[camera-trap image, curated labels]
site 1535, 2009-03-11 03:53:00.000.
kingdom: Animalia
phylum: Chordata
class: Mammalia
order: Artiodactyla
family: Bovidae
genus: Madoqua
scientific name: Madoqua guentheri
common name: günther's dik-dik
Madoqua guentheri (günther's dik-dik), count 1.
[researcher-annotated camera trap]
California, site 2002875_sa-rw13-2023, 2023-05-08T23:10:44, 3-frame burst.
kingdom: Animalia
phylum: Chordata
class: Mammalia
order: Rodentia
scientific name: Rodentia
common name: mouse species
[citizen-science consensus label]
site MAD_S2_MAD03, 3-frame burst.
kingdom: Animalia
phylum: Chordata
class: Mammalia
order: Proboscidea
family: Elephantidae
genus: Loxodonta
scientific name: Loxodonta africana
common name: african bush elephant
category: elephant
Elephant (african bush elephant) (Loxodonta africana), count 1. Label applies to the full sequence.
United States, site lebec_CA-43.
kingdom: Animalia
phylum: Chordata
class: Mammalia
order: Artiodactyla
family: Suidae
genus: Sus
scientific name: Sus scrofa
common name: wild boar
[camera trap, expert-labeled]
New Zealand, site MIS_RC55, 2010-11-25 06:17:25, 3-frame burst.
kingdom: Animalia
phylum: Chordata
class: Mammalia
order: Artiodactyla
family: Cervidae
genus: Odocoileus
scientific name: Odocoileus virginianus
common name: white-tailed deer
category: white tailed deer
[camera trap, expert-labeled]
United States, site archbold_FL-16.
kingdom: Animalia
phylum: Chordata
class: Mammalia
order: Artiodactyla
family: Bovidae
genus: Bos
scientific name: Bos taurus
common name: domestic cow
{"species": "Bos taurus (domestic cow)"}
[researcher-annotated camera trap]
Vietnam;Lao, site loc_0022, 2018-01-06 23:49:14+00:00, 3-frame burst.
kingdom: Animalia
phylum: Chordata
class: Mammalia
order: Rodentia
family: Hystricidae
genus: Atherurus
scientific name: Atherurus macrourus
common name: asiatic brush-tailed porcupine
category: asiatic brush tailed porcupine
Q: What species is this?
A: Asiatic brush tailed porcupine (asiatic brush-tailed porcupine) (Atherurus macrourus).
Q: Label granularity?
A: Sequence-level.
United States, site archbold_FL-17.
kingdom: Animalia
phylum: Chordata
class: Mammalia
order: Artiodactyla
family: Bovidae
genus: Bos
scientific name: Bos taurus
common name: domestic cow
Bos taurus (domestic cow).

EXERCISE: Nothing should be left out. Reproduce all the entries precisely.

SOLUTION FOR THIS PROBLEM:
[camera-trap image, curated labels]
site 1535, 2009-03-11 03:53:00.000.
kingdom: Animalia
phylum: Chordata
class: Mammalia
order: Artiodactyla
family: Bovidae
genus: Madoqua
scientific name: Madoqua guentheri
common name: günther's dik-dik
Madoqua guentheri (günther's dik-dik), count 1.
[researcher-annotated camera trap]
California, site 2002875_sa-rw13-2023, 2023-05-08T23:10:44, 3-frame burst.
kingdom: Animalia
phylum: Chordata
class: Mammalia
order: Rodentia
scientific name: Rodentia
common name: mouse species
[citizen-science consensus label]
site MAD_S2_MAD03, 3-frame burst.
kingdom: Animalia
phylum: Chordata
class: Mammalia
order: Proboscidea
family: Elephantidae
genus: Loxodonta
scientific name: Loxodonta africana
common name: african bush elephant
category: elephant
Elephant (african bush elephant) (Loxodonta africana), count 1. Label applies to the full sequence.
United States, site lebec_CA-43.
kingdom: Animalia
phylum: Chordata
class: Mammalia
order: Artiodactyla
family: Suidae
genus: Sus
scientific name: Sus scrofa
common name: wild boar
[camera trap, expert-labeled]
New Zealand, site MIS_RC55, 2010-11-25 06:17:25, 3-frame burst.
kingdom: Animalia
phylum: Chordata
class: Mammalia
order: Artiodactyla
family: Cervidae
genus: Odocoileus
scientific name: Odocoileus virginianus
common name: white-tailed deer
category: white tailed deer
[camera trap, expert-labeled]
United States, site archbold_FL-16.
kingdom: Animalia
phylum: Chordata
class: Mammalia
order: Artiodactyla
family: Bovidae
genus: Bos
scientific name: Bos taurus
common name: domestic cow
{"species": "Bos taurus (domestic cow)"}
[researcher-annotated camera trap]
Vietnam;Lao, site loc_0022, 2018-01-06 23:49:14+00:00, 3-frame burst.
kingdom: Animalia
phylum: Chordata
class: Mammalia
order: Rodentia
family: Hystricidae
genus: Atherurus
scientific name: Atherurus macrourus
common name: asiatic brush-tailed porcupine
category: asiatic brush tailed porcupine
Q: What species is this?
A: Asiatic brush tailed porcupine (asiatic brush-tailed porcupine) (Atherurus macrourus).
Q: Label granularity?
A: Sequence-level.
United States, site archbold_FL-17.
kingdom: Animalia
phylum: Chordata
class: Mammalia
order: Artiodactyla
family: Bovidae
genus: Bos
scientific name: Bos taurus
common name: domestic cow
Bos taurus (domestic cow).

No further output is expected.